Li identified one potential avenue. It’s about training models to not only solve problems, but to generate solvable problems, allowing for forms of self-play similar to techniques that have proven successful in gameplay AI systems. "Once the overall problem generation is resolved, self-play takes a very interesting direction." he wrote.
A $65 million bet on whether open source AI can compete with Big Tech
Nous Research has a unique position in the field of AI. Companies that work on open source releases that compete with, and in some cases surpass, proprietary alternatives.
In April 2025, the company raised $50 million in a round led by Paradigm, a cryptocurrency-focused venture firm founded by Coinbase co-founder Fred Asum. According to some reports, total funding has reached $65 million. The investment reflects growing interest in decentralized approaches to AI training, an area where Nous Research developed its Psyche platform.
Previous releases include Hermes 4, a family of models that we reported on "Outperforms ChatGPT without content restrictions." DeepHermes-3 is what the company describes as the first "Toggle-on inference model" — Allow users to activate extended thinking capabilities as needed.
The company has cultivated a unique aesthetic and community, leading to some skepticism that the style masks the essence. "Oh, I’m going to believe in the anime PFP company.
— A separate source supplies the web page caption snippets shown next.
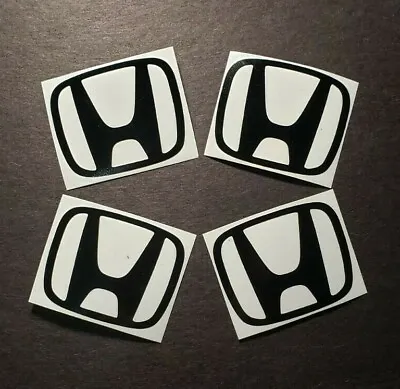 $5.85 • Buy (4) Car Logo Decal Wheel Center Caps For Honda Civic Accord Integra Vtec Si CRX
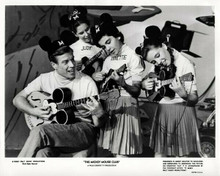 The Mickey Mouse Club Annette Funicello & Mouseketeers play guitars 8x10 photo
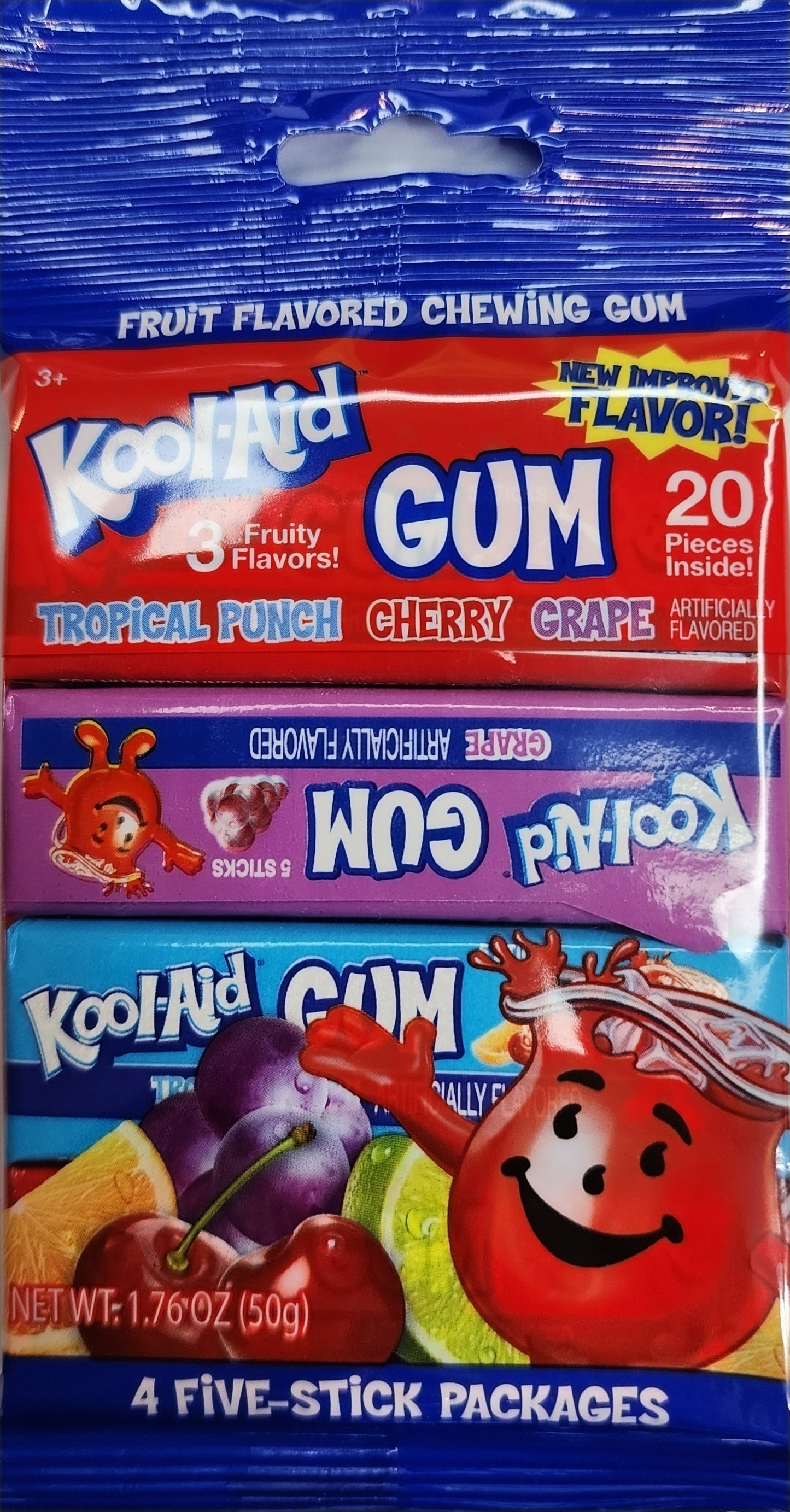 KOOL-AID Chewing Gum Variety 4pk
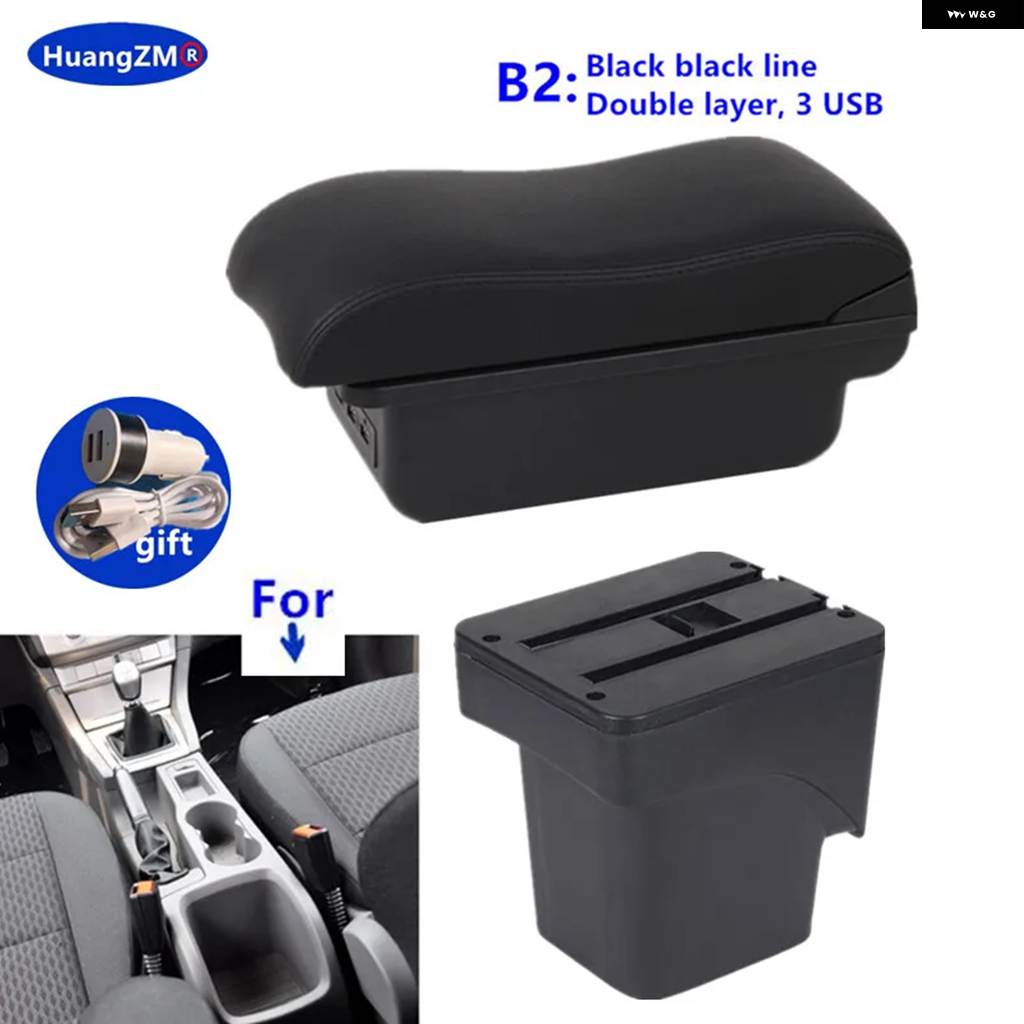 並行輸入品 フォード フォーカス 2 アームレスト ボックス フォード フォーカス 2 MK2 2005 - 11 車用 アームレスト ボックス 収の画像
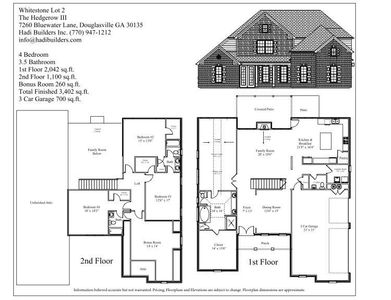 New construction Single-Family house 7260 Bluewater Lane, Douglasville, GA 30135 Hedgerow III- photo 1 1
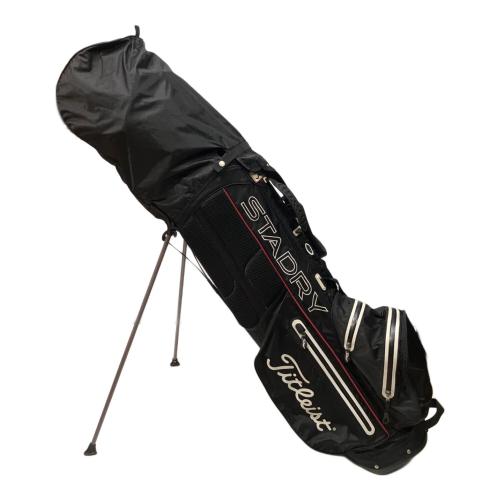 Titleist (タイトリスト) キャディバッグ ブラック×レッド STADRYスタンド式キャディバッグ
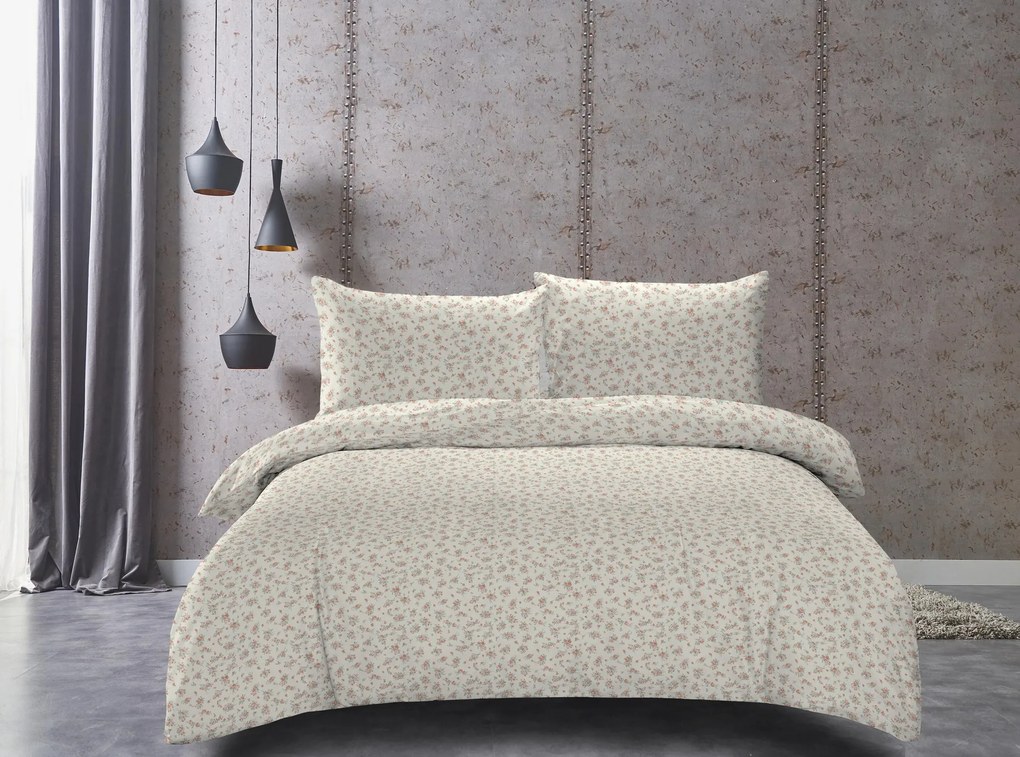Lenjerie de pat din microfibra crem, MILICENT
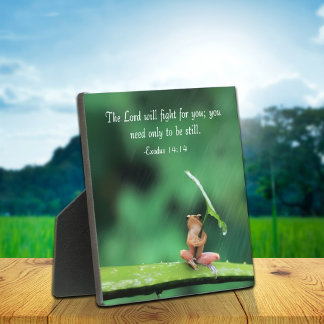 Green Frog Inspirational  Fotoplatte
Stop FFS benchmark max," One reviewer wrote about X, citing Nous Research’s anime-style branding and industry practices for optimizing benchmark performance.
Some people asked technical questions. "Nemotron is better based on benchmarks, but" One commenter pointed out that he was referring to Nvidia’s family of language models. Another asked what about NousCoder-14B. "Agent-focused or just “one-shot” coding" — This is an important distinction for real-world software development, where repeated feedback usually yields better results than a single attempt.
Researchers say what needs to happen next for AI coding tools to keep improving
This release includes several directions for future research that suggest where AI coding research is headed.
Multiturn reinforcement learning is at the top of the list. Currently, the model only receives a final binary reward (pass or fail) after generating a solution. However, competitive programming problems typically involve public test cases that provide intermediate feedback such as compilation errors, incorrect output, and time limit violations. Training a model to incorporate this feedback across multiple trials can significantly improve performance.
Controlling response length also remains a challenge. The researchers found that incorrect solutions tended to be longer than correct ones, and during training, response lengths quickly saturated the available context window. This pattern could not be resolved with various algorithmic modifications.
Perhaps the most ambitious of all, Lee proposed: "Problem generation and self-play" — Training models for solving and creating programming problems. This allows the model to generate its own training curriculum, directly addressing the data scarcity problem.
"Although humans are good at generating problems that are interesting and useful to other competitive programmers, there still appears to be a large gap in LLM’s ability to generate creative problems." Lee wrote.
This model is currently available at Hugging Face under the Apache 2.0 license. For researchers and developers who want to build on this work, Nous Research has simultaneously published the complete Atropos training stack.
In 96 hours, the replicated AI accomplished what Lee spent two years of youthful dedication to climb from a 1600-point level novice to a 2100-point rated competitor on Codeforces. He needed 1,000 problems. This model required 24,000. But soon, these systems may learn to write their own problems, learn on their own, and leave human benchmarks behind altogether.
The question is no longer whether machines can learn to code. It’s whether they can quickly become better teachers than us.